● **Written request**: Copy out every one of the lines below word for word.

● **Data entries**:
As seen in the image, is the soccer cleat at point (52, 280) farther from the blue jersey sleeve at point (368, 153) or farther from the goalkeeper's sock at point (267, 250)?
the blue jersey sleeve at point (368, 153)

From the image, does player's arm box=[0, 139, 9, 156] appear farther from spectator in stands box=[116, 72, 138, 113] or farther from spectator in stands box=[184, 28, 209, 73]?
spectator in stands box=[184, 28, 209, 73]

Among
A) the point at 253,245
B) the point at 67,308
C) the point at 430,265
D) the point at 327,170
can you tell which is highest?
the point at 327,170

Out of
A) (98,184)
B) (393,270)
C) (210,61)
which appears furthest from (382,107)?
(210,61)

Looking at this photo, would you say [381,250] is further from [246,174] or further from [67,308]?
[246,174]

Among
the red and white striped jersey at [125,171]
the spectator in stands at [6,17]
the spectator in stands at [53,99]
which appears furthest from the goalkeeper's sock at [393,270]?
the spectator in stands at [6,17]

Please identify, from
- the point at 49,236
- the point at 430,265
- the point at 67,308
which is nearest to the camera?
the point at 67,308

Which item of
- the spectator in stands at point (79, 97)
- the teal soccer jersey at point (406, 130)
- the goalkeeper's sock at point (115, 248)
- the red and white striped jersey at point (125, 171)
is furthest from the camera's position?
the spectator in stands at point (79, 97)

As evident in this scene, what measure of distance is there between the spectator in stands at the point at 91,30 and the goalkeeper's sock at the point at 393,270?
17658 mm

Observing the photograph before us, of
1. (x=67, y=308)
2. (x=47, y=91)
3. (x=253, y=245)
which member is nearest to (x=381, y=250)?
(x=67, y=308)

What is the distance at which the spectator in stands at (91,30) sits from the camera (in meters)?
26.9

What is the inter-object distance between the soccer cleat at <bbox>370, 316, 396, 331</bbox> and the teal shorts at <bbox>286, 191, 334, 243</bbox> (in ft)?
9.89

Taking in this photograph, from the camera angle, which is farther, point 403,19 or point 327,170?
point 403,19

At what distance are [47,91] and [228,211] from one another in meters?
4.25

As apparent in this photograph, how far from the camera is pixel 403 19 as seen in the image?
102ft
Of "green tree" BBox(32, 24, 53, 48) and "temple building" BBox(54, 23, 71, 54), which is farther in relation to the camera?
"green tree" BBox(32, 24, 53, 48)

● **Answer to the exercise**:
As seen in the image, is the soccer cleat at point (52, 280) farther from the blue jersey sleeve at point (368, 153) or farther from the goalkeeper's sock at point (267, 250)?
the blue jersey sleeve at point (368, 153)

From the image, does player's arm box=[0, 139, 9, 156] appear farther from spectator in stands box=[116, 72, 138, 113] or farther from spectator in stands box=[184, 28, 209, 73]?
spectator in stands box=[184, 28, 209, 73]

Among
A) the point at 253,245
B) the point at 67,308
C) the point at 430,265
D) the point at 327,170
can you tell which is highest?
the point at 327,170

Out of
A) (98,184)
B) (393,270)
C) (210,61)
which appears furthest from (382,107)?
(210,61)

Looking at this photo, would you say [381,250] is further from [246,174] or further from [67,308]?
[246,174]

Among
the red and white striped jersey at [125,171]
the spectator in stands at [6,17]
the spectator in stands at [53,99]
which appears furthest from the goalkeeper's sock at [393,270]?
the spectator in stands at [6,17]

Please identify, from
- the point at 49,236
- the point at 430,265
- the point at 67,308
which is nearest to the camera?
the point at 67,308

Which item of
- the spectator in stands at point (79, 97)
- the teal soccer jersey at point (406, 130)
- the goalkeeper's sock at point (115, 248)
- the red and white striped jersey at point (125, 171)
is furthest from the camera's position?
the spectator in stands at point (79, 97)

As evident in this scene, what measure of distance is there between the spectator in stands at the point at 91,30 and the goalkeeper's sock at the point at 393,270?
17658 mm

Observing the photograph before us, of
1. (x=67, y=308)
2. (x=47, y=91)
3. (x=253, y=245)
which member is nearest to (x=381, y=250)?
(x=67, y=308)

What is the distance at which the spectator in stands at (91,30) sits from the camera (in meters)?
26.9

What is the inter-object distance between the soccer cleat at <bbox>370, 316, 396, 331</bbox> and the teal shorts at <bbox>286, 191, 334, 243</bbox> (in ft)?
9.89

Taking in this photograph, from the camera angle, which is farther, point 403,19 or point 327,170?
point 403,19

At what distance are [47,91] and [228,211] from one another in meters?
4.25

As apparent in this photograph, how far from the camera is pixel 403 19 as seen in the image?
102ft
Of "green tree" BBox(32, 24, 53, 48) and "temple building" BBox(54, 23, 71, 54), which is farther in relation to the camera?
"green tree" BBox(32, 24, 53, 48)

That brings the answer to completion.